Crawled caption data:
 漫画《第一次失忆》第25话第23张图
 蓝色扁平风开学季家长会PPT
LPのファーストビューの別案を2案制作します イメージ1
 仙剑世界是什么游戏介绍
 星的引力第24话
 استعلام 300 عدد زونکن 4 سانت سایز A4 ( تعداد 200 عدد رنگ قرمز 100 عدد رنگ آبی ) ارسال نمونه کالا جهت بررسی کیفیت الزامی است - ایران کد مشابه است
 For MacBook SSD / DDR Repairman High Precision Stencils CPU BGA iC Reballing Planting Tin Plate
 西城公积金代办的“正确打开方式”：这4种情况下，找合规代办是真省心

### GOAL OF THE EXERCISE
Rewrite the lines above, putting "MacBook Pro" wherever "MacBook" occurs and leaving everything else unchanged.

### SOLUTION
 漫画《第一次失忆》第25话第23张图
 蓝色扁平风开学季家长会PPT
LPのファーストビューの別案を2案制作します イメージ1
 仙剑世界是什么游戏介绍
 星的引力第24话
 استعلام 300 عدد زونکن 4 سانت سایز A4 ( تعداد 200 عدد رنگ قرمز 100 عدد رنگ آبی ) ارسال نمونه کالا جهت بررسی کیفیت الزامی است - ایران کد مشابه است
 For MacBook Pro SSD / DDR Repairman High Precision Stencils CPU BGA iC Reballing Planting Tin Plate
 西城公积金代办的“正确打开方式”：这4种情况下，找合规代办是真省心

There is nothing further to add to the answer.